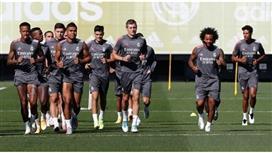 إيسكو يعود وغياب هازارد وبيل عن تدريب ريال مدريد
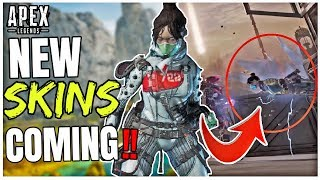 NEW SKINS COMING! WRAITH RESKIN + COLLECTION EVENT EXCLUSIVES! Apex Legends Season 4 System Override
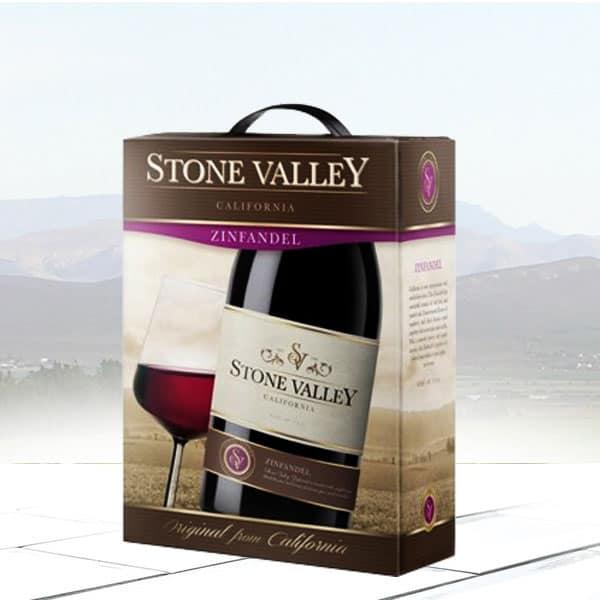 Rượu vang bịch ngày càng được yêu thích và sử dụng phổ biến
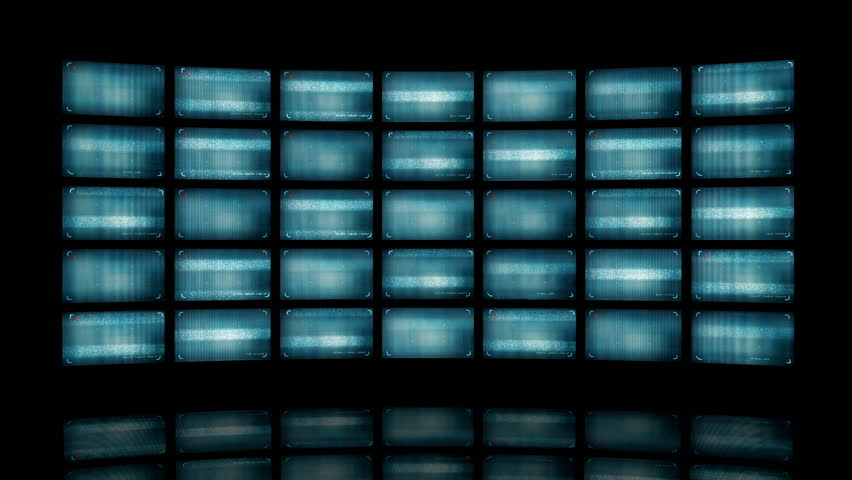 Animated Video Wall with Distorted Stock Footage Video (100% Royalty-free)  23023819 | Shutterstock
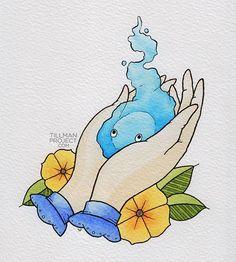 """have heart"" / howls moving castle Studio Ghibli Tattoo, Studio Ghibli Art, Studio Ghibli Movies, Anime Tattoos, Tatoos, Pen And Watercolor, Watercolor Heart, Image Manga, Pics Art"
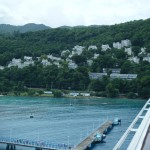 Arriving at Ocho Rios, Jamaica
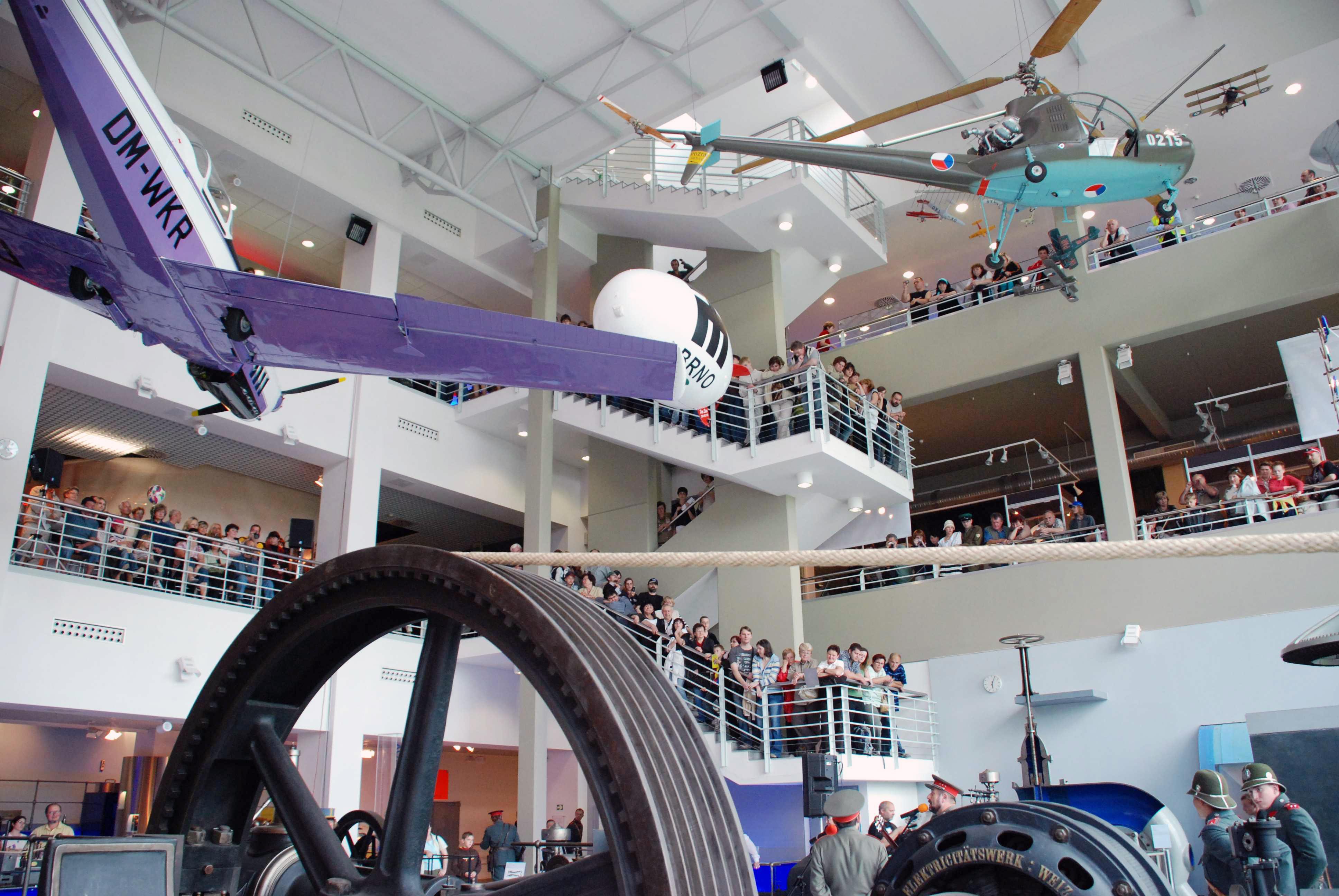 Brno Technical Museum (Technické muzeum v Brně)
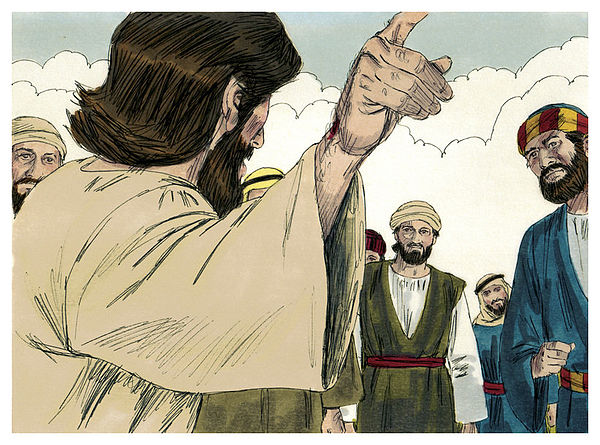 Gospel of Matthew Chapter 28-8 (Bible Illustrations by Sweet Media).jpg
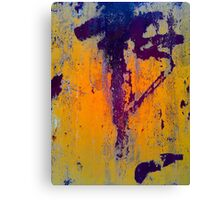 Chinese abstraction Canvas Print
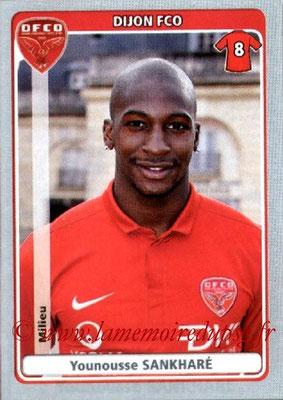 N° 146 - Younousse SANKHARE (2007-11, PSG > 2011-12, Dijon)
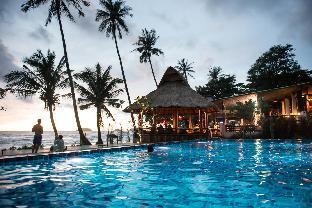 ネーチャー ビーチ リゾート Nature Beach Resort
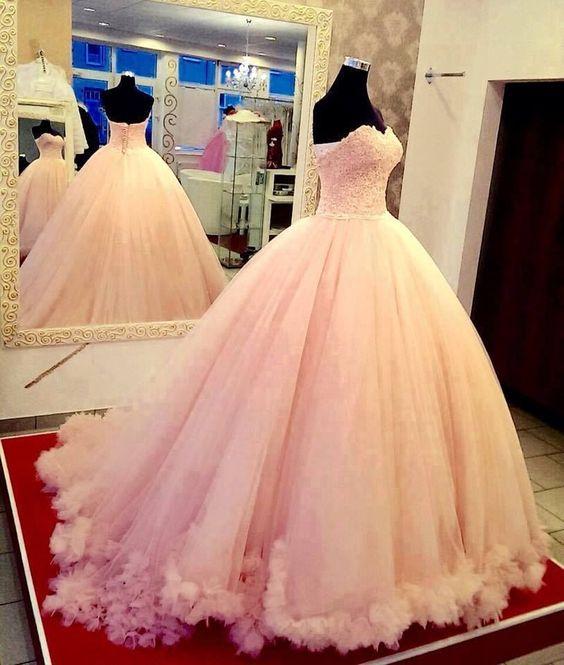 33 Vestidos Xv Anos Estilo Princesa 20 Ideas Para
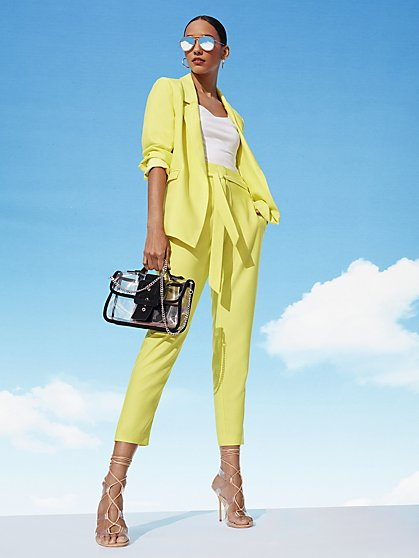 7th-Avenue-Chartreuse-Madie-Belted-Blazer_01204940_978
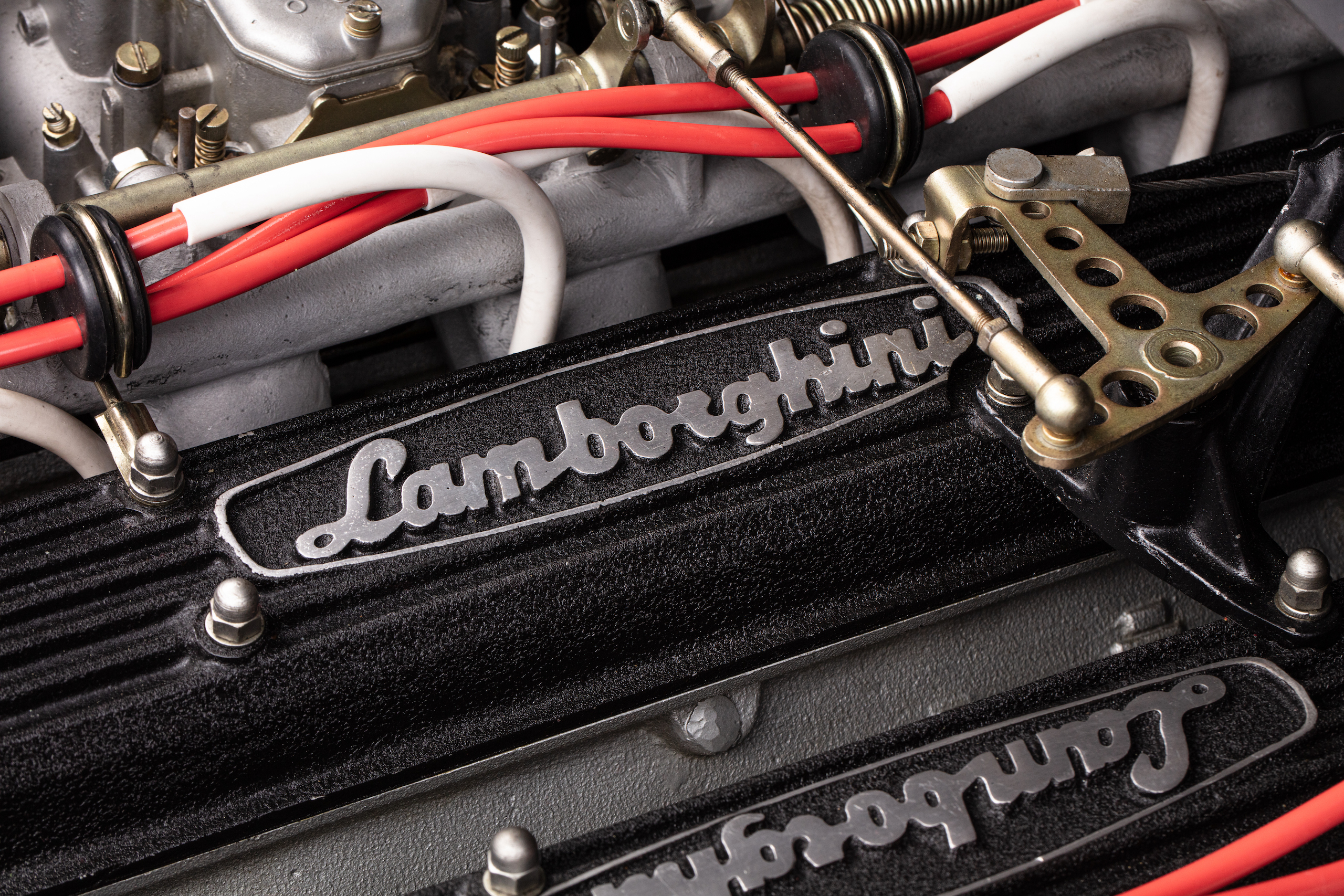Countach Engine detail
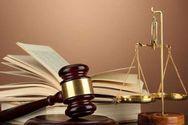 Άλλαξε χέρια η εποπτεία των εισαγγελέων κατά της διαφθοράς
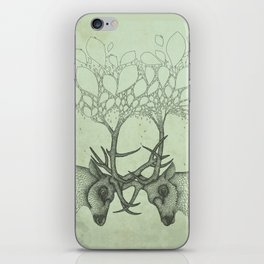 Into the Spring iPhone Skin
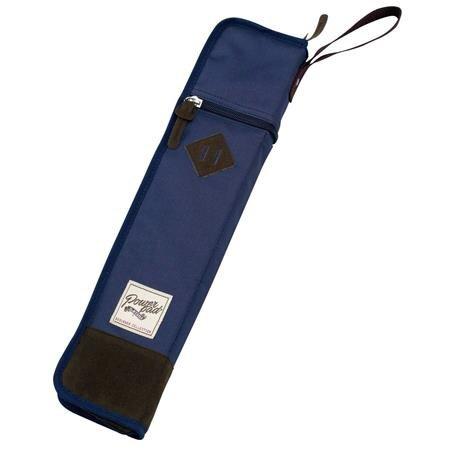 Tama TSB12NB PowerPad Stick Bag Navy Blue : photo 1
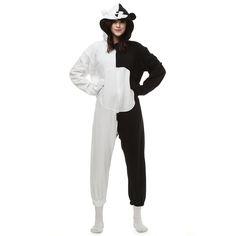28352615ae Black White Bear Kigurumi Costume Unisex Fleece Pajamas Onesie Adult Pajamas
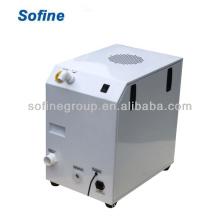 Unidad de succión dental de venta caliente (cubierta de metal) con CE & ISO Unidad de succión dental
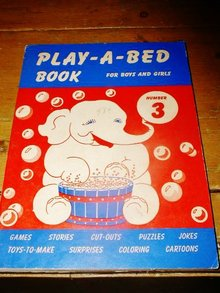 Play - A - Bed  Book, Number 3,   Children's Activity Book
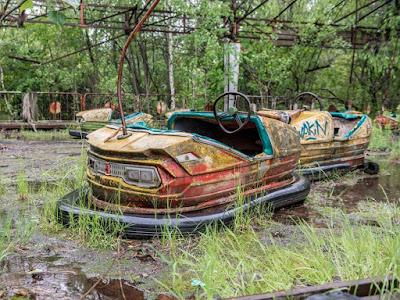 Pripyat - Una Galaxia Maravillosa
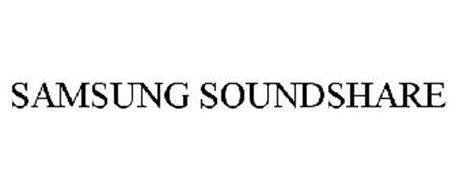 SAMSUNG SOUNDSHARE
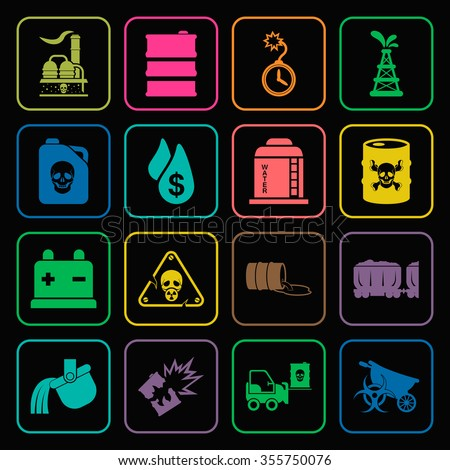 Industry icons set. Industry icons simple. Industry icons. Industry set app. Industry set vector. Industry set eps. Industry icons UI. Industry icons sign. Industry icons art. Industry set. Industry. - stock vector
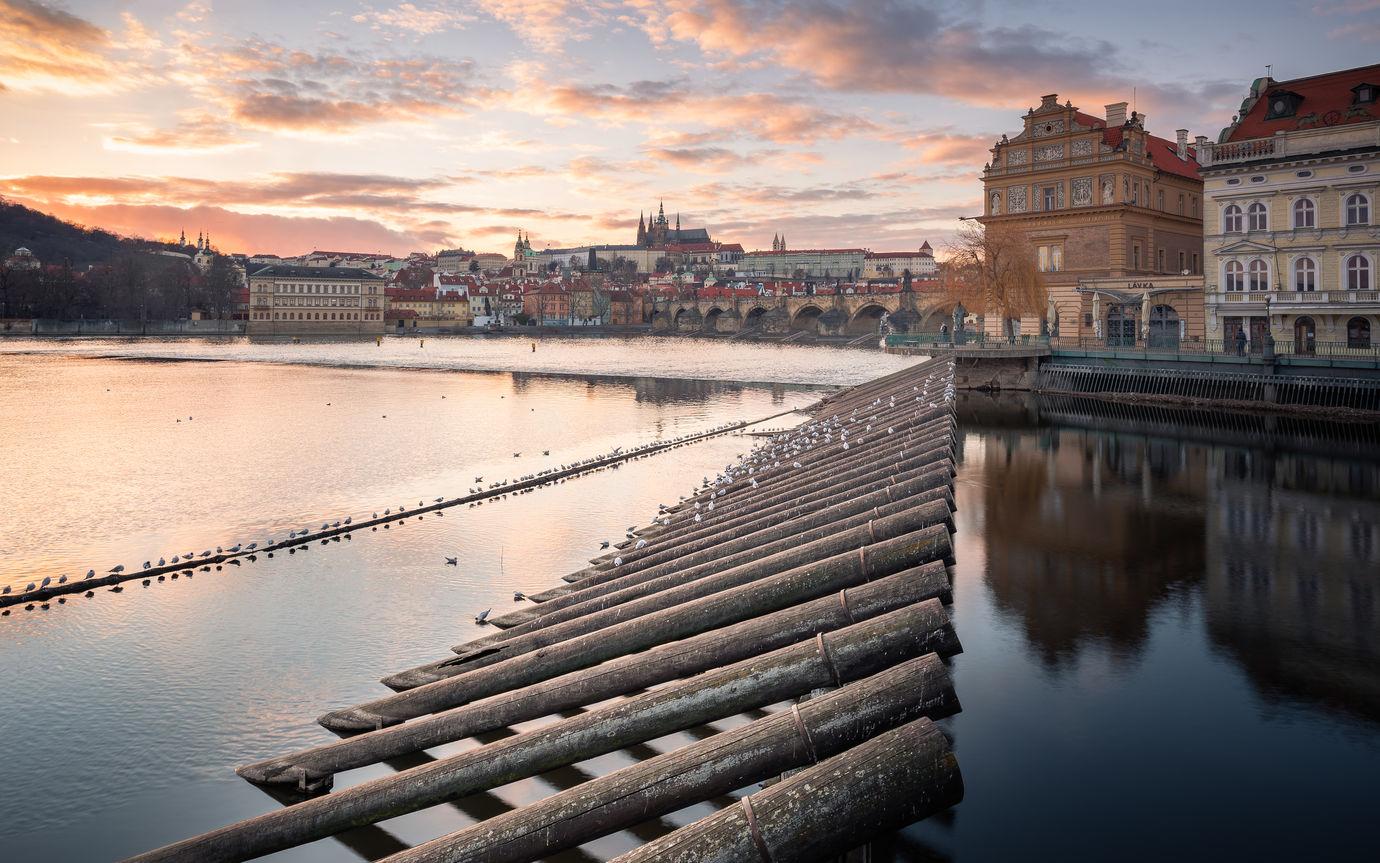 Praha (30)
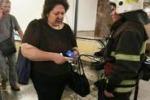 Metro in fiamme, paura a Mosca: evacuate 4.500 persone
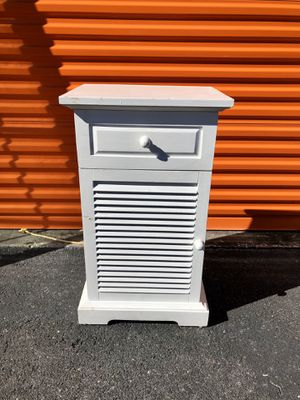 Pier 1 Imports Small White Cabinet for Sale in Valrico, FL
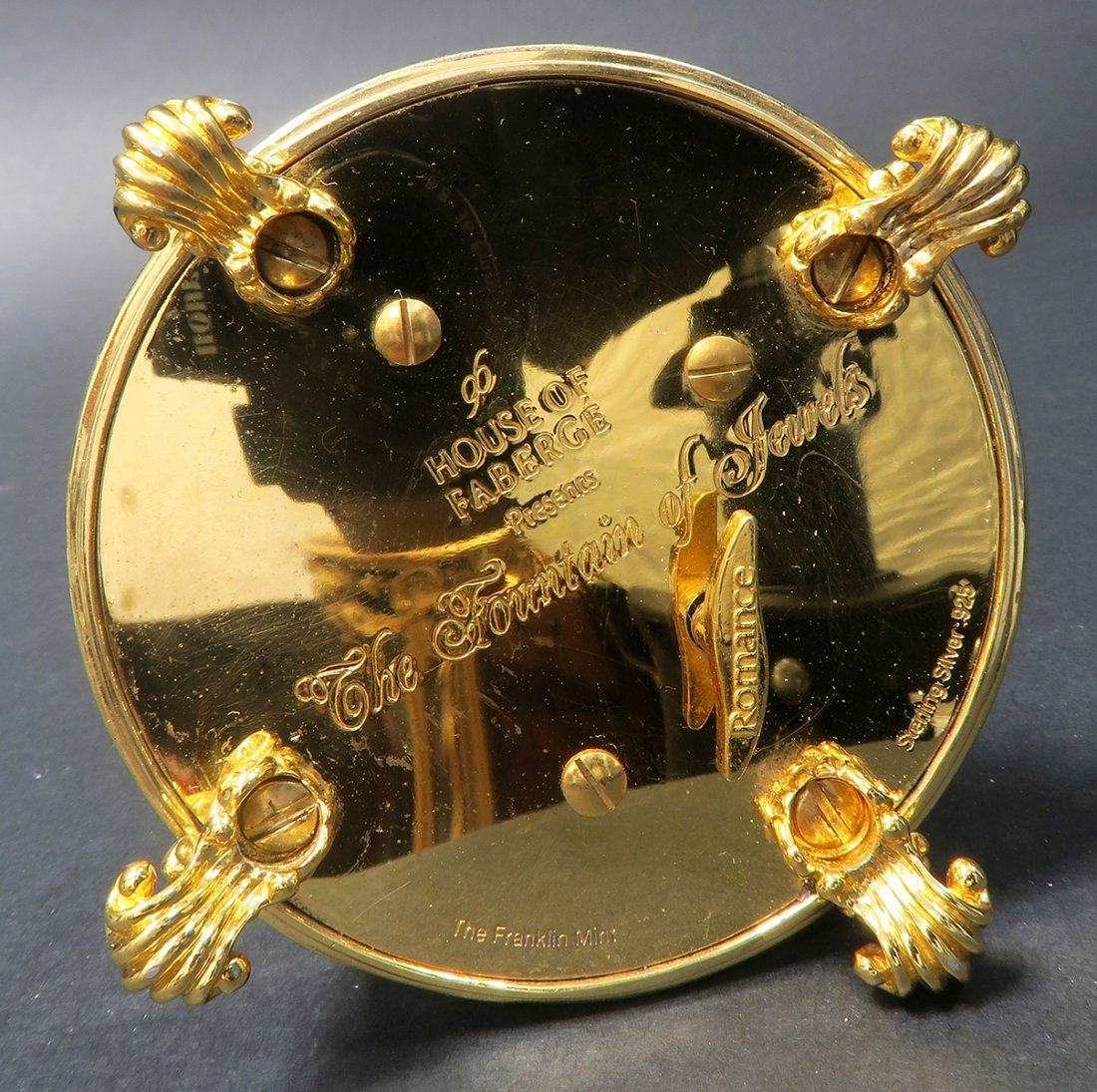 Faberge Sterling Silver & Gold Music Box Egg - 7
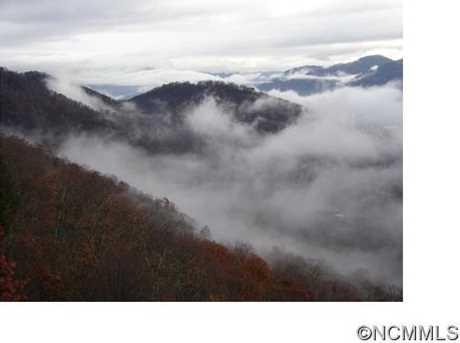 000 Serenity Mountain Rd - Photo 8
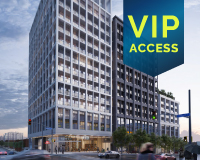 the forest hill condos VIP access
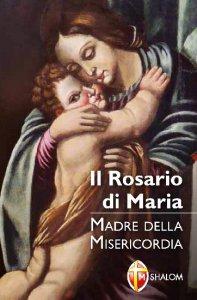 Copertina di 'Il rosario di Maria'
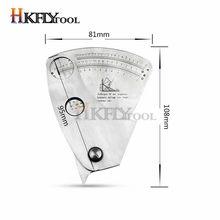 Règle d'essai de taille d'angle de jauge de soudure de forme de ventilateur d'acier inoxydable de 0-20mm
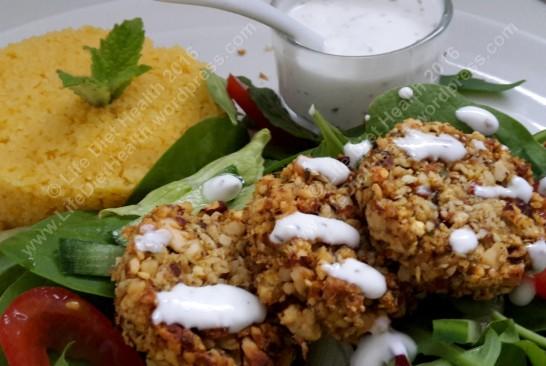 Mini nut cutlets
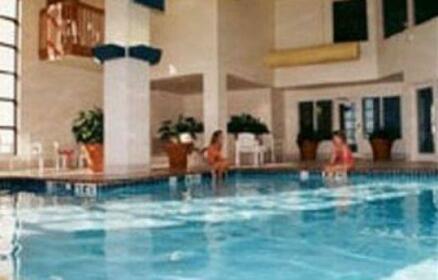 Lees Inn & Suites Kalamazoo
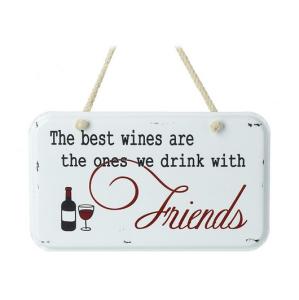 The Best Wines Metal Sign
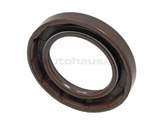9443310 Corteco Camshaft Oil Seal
----------------
**DIRECTIONS FOR THIS TASK**
Give back exactly the lines from the one containing "Pier 1 Imports" through the last line above, both included, and none of the pictures.

**TASK RESULT**
 Pier 1 Imports Small White Cabinet for Sale in Valrico, FL
 Faberge Sterling Silver & Gold Music Box Egg - 7
 000 Serenity Mountain Rd - Photo 8
 the forest hill condos VIP access
 Copertina di 'Il rosario di Maria'
 Règle d'essai de taille d'angle de jauge de soudure de forme de ventilateur d'acier inoxydable de 0-20mm
 Mini nut cutlets
 Lees Inn & Suites Kalamazoo
 The Best Wines Metal Sign
9443310 Corteco Camshaft Oil Seal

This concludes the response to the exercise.